Me gusta valorar todo lo bueno y no tan bueno que tengo –si lo tengo, por alguna razón será–, y dar las gracias por la oportunidad de aprender. A mis pacientes les digo que todas las circunstancias, personas y acontecimientos que nos hace difícil la vida son como esas máquinas pulidoras del diamante: nos pulen para que brille el diamante que somos.
Buda dijo que cuanto más deseamos más sufrimos.
No saber distinguir lo esencial ni valorar lo necesario nos sume en la lucha y la persecución. Se precisa muy poco para vivir. Ser feliz es ser fiel a uno mismo, respetar y ser respetado.
Han pasado ya 15 años y mi hermano sigue con vida en mi memoria. Le añoro, me gustaría verle, abrazarle y reírme a carcajadas con él, escuchar su voz y sentir que está. Y así es: en cierto modo él está ahí donde yo me encuentro; nadie me puede robar lo que he vivido y con eso me basta.
No quiero juzgar ni puedo sentenciar el bien y el mal, lo que sí sé con certeza es que he vivido plenamente y estoy tranquila. He hecho todo lo que he querido, mis sueños se han cumplido año tras año. No tengo prisa, vivo con el convencimiento y la serenidad de que he hecho lo mejor y sigo intentándolo cada día. Solo tengo que permitir que suceda.

Un propósito vital

El duelo por mi hermano me ayudó a comprender que la vida no dura para siempre, que no podemos poseer nada salvo nuestro propio cuerpo y que es importante tener un cuerpo sano donde el alma pueda residir y expandir su conciencia. Todos venimos a este mundo con un propósito, un propósito que no debería quedar arrinconado en el olvido porque no creemos en nosotros mismos, pensamos que no lo merecemos o que no somos dignos de lograrlo.
Pero si la vida pusiera a prueba en un momento dado tus creencias, tu valor, tus referencias, quitándote lo que tanto quieres, ¿cuál sería tu reacción? Vivimos en un constante cambio, porque el tiempo pasa y es lo más inexorable y a la vez lo más bondadoso que existe, puesto que es justo y trata a todo el mundo por igual.

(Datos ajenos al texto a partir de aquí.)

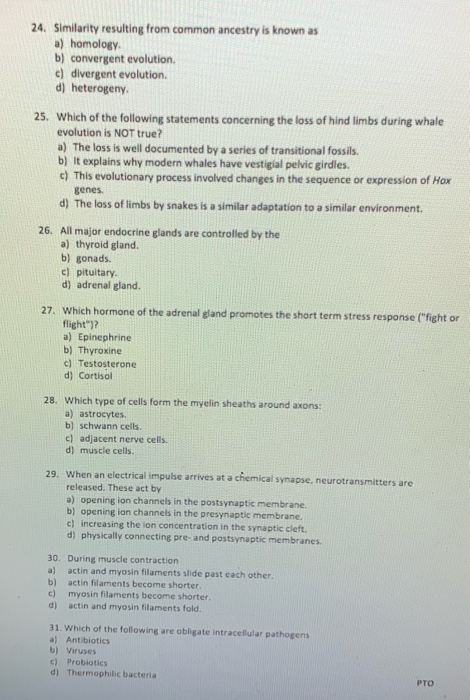 24. Similarity resulting from common ancestry is known as
a) homology.
b) convergent evolution.
c) divergent evolution.
d) heterogeny.

25. Which of the following statements concerning the loss of hind limbs during whale evolution is NOT true?
a) The loss is well documented by a series of transitional fossils.
b) It explains why modern whales have vestigial pelvic girdles.
c) This evolutionary process involved changes in the sequence or expression of Hox genes.
d) The loss of limbs by snakes is a similar adaptation to a similar environment.

26. All major endocrine glands are controlled by the
a) thyroid gland.
b) gonads.
c) pituitary.
d) adrenal gland.

27. Which hormone of the adrenal gland promotes the short term stress response ("fight or flight")?
a) Epinephrine
b) Thyroxine
c) Testosterone
d) Cortisol

28. Which type of cells form the myelin sheaths around axons:
a) astrocytes.
b) schwann cells.
c) adjacent nerve cells.
d) muscle cells.

29. When an electrical impulse arrives at a chemical synapse, neurotransmitters are released. These act by
a) opening ion channels in the postsynaptic membrane.
b) opening ion channels in the presynaptic membrane.
c) increasing the ion concentration in the synaptic cleft.
d) physically connecting pre- and postsynaptic membranes.

30. During muscle contraction
a) actin and myosin filaments slide past each other.
b) actin filaments become shorter.
c) myosin filaments become shorter.
d) actin and myosin filaments fold.

31. Which of the following are obligate intracellular pathogens
a) Antibiotics
b) Viruses
c) Probiotics
d) Thermophilic bacteria

PTO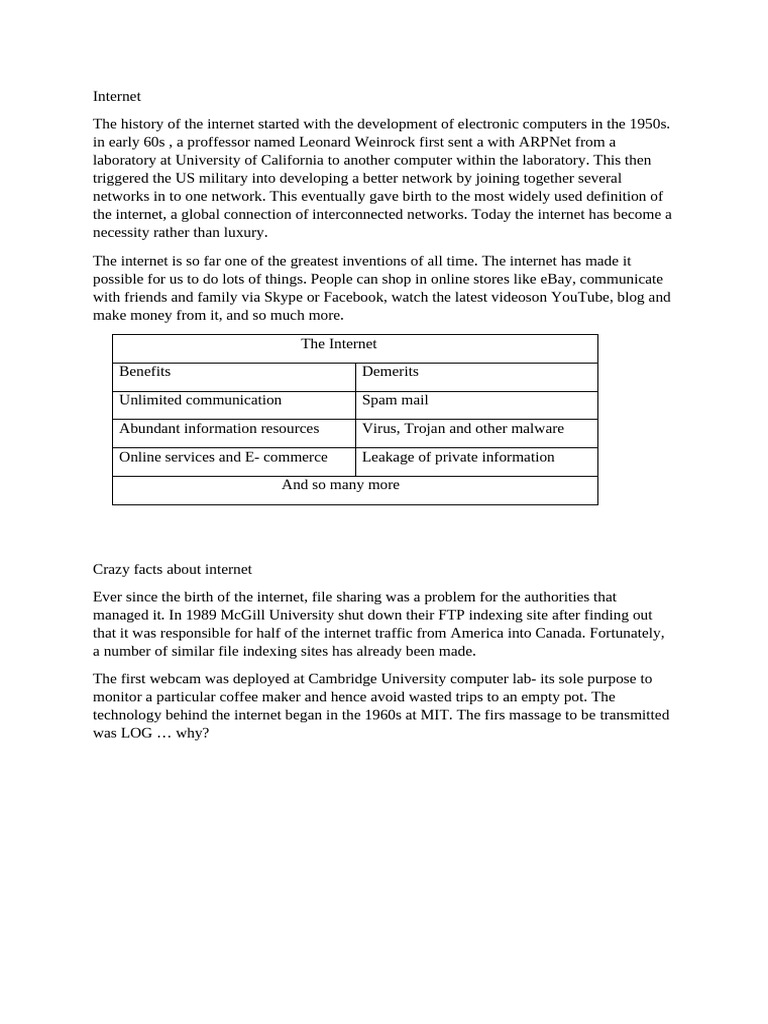 Internet

The history of the internet started with the development of electronic computers in the 1950s. in early 60s , a proffessor named Leonard Weinrock first sent a with ARPNet from a laboratory at University of California to another computer within the laboratory. This then triggered the US military into developing a better network by joining together several networks in to one network. This eventually gave birth to the most widely used definition of the internet, a global connection of interconnected networks. Today the internet has become a necessity rather than luxury.

The internet is so far one of the greatest inventions of all time. The internet has made it possible for us to do lots of things. People can shop in online stores like eBay, communicate with friends and family via Skype or Facebook, watch the latest videoson YouTube, blog and make money from it, and so much more.

| The Internet | |
|---|---|
| Benefits | Demerits |
| Unlimited communication | Spam mail |
| Abundant information resources | Virus, Trojan and other malware |
| Online services and E- commerce | Leakage of private information |
| And so many more | |

Crazy facts about internet

Ever since the birth of the internet, file sharing was a problem for the authorities that managed it. In 1989 McGill University shut down their FTP indexing site after finding out that it was responsible for half of the internet traffic from America into Canada. Fortunately, a number of similar file indexing sites has already been made.

The first webcam was deployed at Cambridge University computer lab- its sole purpose to monitor a particular coffee maker and hence avoid wasted trips to an empty pot. The technology behind the internet began in the 1960s at MIT. The firs massage to be transmitted was LOG … why?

la vida es el tiempo, tiempo que creemos que poseemos sin fin, cuando es un hecho que desde el primer aliento empezamos a morir. Si mañana hubieses de morir, ¿estarías hoy enojado con tu madre, padre o hermanos? ¿Irías a trabajar? ¿Guardarías el perfume favorito para una ocasión especial? ¿Te callarías un "te quiero", "gracias", "perdóname", "abrázame", "bésame", "quédate conmigo", "te perdono"...? Nada es tan importante y todo es relativo.